The Spring 2016 DH Fellows lecture series drew to a close Friday, April 29, with the respective presentations of Political Science PhD candidate Rochelle Terman and Associate Professor of History Cathryn Carson.
Terman, who will become a postdoctoral scholar at Center for International Security and Cooperation (CISAC) at Stanford in the fall, shared her approach to designing Political Science 239T: Introduction to Computational Tools and and Techniques for Social Research, as well as her reflections on the problems and potential of such a course, the first of its kind for poli sci at Berkeley.

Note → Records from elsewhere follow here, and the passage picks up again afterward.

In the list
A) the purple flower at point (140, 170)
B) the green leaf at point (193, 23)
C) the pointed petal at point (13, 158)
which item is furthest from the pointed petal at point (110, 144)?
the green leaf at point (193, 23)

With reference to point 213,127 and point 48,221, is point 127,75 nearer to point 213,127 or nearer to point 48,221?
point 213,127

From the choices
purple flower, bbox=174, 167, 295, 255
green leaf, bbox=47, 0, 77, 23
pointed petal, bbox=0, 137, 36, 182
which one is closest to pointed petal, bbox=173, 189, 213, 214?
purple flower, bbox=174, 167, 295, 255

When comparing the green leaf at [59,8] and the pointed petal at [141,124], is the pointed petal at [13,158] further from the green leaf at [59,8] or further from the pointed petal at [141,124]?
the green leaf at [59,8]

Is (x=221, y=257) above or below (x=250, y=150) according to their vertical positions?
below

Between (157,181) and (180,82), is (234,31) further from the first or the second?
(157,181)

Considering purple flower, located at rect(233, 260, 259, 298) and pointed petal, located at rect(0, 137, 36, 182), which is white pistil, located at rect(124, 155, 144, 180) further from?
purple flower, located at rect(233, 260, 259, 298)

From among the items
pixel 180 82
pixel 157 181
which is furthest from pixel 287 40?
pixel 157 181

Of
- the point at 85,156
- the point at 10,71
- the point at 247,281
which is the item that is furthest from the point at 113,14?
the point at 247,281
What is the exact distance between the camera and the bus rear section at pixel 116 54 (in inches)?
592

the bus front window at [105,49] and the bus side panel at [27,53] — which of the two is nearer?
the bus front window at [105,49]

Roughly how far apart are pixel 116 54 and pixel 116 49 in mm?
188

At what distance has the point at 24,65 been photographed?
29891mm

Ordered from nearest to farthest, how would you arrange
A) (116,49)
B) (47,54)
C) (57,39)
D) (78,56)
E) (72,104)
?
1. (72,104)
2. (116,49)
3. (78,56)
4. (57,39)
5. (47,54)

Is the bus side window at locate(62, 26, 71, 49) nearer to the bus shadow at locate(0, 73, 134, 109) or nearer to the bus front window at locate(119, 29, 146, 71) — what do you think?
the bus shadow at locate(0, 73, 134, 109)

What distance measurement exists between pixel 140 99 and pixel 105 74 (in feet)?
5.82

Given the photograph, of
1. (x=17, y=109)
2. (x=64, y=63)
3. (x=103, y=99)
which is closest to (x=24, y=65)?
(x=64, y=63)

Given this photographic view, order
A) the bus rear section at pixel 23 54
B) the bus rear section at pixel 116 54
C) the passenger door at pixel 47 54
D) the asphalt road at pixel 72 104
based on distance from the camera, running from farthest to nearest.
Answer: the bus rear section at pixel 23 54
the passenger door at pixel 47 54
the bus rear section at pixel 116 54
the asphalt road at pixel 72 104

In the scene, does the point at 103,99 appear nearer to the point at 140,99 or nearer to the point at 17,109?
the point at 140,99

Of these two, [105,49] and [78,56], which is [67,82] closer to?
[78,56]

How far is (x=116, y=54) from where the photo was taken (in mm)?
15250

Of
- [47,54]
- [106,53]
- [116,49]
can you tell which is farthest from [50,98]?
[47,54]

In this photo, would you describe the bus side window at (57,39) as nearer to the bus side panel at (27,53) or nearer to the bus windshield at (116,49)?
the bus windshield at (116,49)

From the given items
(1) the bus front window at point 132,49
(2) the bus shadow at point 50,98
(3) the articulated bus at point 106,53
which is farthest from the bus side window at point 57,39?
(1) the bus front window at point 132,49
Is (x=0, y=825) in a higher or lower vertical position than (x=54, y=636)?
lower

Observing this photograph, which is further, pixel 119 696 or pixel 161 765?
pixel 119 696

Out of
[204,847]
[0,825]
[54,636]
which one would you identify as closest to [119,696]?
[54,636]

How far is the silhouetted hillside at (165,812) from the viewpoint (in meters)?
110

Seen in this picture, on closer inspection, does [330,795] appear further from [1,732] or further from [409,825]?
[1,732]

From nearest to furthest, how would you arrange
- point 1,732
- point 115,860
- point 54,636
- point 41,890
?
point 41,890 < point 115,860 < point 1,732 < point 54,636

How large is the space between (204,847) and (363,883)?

Noting that the ultimate goal of the course was to teach students to learn how to learn to consider and use diverse digital tools and resources, Terman shared her thoughts on emphasizing several analytical approaches, including webscraping, computational text analysis, geospatial data analysis, and qualitative data analysis, as a way to promote critical tool adoption and navigate the intellectual, technical, and ethnographic diversity of her students. As Terman noted "A lot of students want to learn these things, but feel overwhelmed getting started. PS239T offered that foundational knowledge so that students feel empowered to continue their exploration of computational tools on their own."
The materials for Political Science 239T can be found here: https://github.com/rochelleterman/PS239T
Diversity and accessibility were also key aspects of Professor Carson's report on the Data Science Education Program (DSEP) at Berkeley. Focusing primarily on the motivations behind, and results of, the newly-created introductory course Foundations of Data Science, Carson highlighted students' desire for, and the university's urgent need to supply students with, the analytical tools of data science in an intellectual and professional context increasingly impacted by such information. Lest such training be too tightly bound to traditional notions of data as the prerogative of select empirical fields and exclusive identities (of gender and race), Carson underscored the importance of the Data Science Education Program's connector courses, including DH community member Teddy Roland's L&S 88-2 Literature and Data, as well as the program's hands-on, concept-based approach to data science itself. Carson also noted the importance of the diversity working group within the DSEP student team as a means to ensure that the transition to a more data-intensive curriculum is a broadly inclusive one.